Elastin, as the name might suggest, is an important structural molecule in the extracellular matrix of elastic tissues, such as blood vessels. Elastin content in blood vessel walls falls with age, alongside the stiffening of those blood vessels, though it is an open question as to the degree to which that is secondary to various mechanisms such as chronic inflammation, presence of senescent cells, and so forth. A very interesting study in mice from a few years ago demonstrated improved elasticity in the lung tissue of mice resulting from clearance of senescent cells, for example.
It is also an open question as to whether the reduction in elastin is as important as the cross-linking of molecules in the extracellular matrix when it comes to stiffening of blood vessels - absent the ability to selectively fix just one of these problems, firm answers will remain elusive. And that is before we consider other mechanisms such as calcification, probably also due in large part to the presence of senescent cells, or disrupted signaling that hampers the ability of smooth muscle cells in blood vessels to coordinate vasoconstriction and vasodilation.
The line of evidence constructed in the research results noted here is somewhat tenuous, since it was carried out in animal models of a genetic condition in which elastin levels are abnormally low, and with a focus on young patients rather than older individuals. It doesn't necessarily follow that because a boost in elastin production helped to restore blood vessel elasticity in this situation, then the same result will occur in old patients. Old blood vessels may have reduced elastin to some degree, but also have the range of other problems mentioned above. If there is a suitable drug candidate or other means of increased elastin production ready to go, as appears to be the case, then it would seem cost-effective to try it and see - but I'd wager on better results from cross-link breaking if this turns out to be a matter of significant investment in further research first.

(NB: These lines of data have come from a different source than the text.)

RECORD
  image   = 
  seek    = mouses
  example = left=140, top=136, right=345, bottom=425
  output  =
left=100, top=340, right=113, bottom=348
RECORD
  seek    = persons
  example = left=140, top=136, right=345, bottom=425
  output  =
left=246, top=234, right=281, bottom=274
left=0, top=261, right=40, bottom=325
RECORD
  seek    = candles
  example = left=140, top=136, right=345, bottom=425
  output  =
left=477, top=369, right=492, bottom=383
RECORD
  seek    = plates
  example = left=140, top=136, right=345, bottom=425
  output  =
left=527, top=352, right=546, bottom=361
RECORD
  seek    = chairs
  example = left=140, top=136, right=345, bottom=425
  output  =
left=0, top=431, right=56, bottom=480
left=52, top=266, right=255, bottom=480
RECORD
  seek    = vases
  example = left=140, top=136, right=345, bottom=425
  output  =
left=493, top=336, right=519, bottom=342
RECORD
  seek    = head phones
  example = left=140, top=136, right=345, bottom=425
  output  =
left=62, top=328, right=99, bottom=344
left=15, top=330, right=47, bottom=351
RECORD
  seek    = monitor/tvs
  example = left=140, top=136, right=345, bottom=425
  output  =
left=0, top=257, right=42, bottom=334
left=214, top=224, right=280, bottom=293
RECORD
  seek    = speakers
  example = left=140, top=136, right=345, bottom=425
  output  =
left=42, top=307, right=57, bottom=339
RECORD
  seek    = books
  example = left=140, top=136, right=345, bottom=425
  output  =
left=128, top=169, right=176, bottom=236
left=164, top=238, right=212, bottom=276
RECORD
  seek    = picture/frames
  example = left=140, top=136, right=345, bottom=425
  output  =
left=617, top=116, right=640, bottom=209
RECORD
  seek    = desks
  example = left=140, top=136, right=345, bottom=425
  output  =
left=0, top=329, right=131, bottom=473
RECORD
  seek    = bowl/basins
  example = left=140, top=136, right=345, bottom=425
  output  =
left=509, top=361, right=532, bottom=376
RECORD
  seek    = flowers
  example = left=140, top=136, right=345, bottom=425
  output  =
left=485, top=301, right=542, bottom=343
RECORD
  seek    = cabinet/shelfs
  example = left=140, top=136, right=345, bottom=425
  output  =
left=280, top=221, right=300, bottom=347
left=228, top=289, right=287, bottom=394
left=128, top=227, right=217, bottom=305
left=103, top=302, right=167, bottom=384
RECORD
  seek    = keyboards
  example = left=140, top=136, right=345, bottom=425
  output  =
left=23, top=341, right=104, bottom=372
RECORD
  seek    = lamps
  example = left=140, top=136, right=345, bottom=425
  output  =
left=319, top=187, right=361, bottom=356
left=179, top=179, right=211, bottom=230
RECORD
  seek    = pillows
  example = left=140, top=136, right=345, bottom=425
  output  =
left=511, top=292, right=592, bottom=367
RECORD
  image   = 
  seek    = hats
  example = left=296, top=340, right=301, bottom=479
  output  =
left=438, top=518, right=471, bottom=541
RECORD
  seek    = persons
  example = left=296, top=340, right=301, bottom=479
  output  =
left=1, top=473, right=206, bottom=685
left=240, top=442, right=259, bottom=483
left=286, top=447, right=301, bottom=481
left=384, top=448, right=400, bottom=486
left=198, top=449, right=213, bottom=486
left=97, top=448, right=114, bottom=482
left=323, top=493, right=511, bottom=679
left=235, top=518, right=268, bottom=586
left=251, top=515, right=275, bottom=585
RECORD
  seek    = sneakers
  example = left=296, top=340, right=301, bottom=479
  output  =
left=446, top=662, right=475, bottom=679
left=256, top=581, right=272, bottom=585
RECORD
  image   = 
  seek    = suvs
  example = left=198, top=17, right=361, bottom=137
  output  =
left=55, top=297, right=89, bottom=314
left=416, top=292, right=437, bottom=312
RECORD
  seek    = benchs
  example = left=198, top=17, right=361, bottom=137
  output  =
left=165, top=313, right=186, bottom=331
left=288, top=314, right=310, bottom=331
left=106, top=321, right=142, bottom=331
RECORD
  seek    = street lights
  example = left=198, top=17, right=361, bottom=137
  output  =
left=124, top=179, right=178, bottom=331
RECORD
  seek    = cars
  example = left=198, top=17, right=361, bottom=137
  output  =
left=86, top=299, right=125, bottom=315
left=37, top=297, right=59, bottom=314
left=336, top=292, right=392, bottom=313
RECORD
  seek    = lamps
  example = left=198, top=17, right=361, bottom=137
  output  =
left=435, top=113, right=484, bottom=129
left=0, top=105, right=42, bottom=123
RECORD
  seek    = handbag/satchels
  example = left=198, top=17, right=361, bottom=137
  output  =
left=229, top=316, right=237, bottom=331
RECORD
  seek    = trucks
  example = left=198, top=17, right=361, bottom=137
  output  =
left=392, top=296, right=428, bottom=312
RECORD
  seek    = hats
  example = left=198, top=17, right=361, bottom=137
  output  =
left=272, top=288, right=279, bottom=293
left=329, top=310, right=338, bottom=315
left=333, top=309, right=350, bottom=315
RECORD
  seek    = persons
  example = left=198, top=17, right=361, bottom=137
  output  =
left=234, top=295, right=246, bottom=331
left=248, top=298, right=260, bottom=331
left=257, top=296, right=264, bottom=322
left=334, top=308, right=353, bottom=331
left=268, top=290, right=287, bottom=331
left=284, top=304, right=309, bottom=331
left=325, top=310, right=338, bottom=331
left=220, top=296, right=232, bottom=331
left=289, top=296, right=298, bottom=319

Arteries in young, healthy humans and other mammals stretch easily because they contain a protein called elastin. Elastin is produced only during development, however, and is slowly lost with aging. Stiff arteries contribute to development of high blood pressure and significantly increase the risk of sudden death, stroke, myocardial infarction, and cognitive decline. "We know that genetic conditions, such as Williams-Beuren Syndrome (WS) and supravalvar aortic stenosis (SVAS), lead to abnormally low levels of elastin in developing arteries. As a result, children with WS or SVAS have stiff, narrow arteries and high blood pressure. Like older adults, they are also at increased risk of sudden death and stroke. We therefore tested whether a medicine called minoxidil would not only reduce blood pressure but also would help relax arteries and increase their diameter, thus improving organ perfusion."
Minoxidil is perhaps best known for its potential to improve hair growth when applied to the skin. In a different formulation, minoxidil is sometimes prescribed orally for high blood pressure that has not responded to other medications. Earlier studies have suggested that minoxidil may increase elastin deposition even in mature tissues. The research team conducted the work in experimental models of hypertension and chronic vascular stiffness associated with WS and SVAS. They used ultrasound imaging and magnetic resonance imaging-based arterial spin labeling to gauge minoxidil's impact on vessel mechanics, carotid and cerebral blood flow, and gene expression.
"Minoxidil not only lowered blood pressure, but also increased arterial diameter and restored carotid and cerebral blood flow. Minoxidil also reduced functional arterial stiffness and increased arterial elastin content. Equally important, these beneficial changes persisted weeks after the drug was no longer in the bloodstream. The sustained improvements and the increased elastin gene expression suggest that minoxidil treatment may help remodel stiff arteries. Such remodeling may benefit humans whose elastin insufficiency is due to either advanced age or genetic conditions."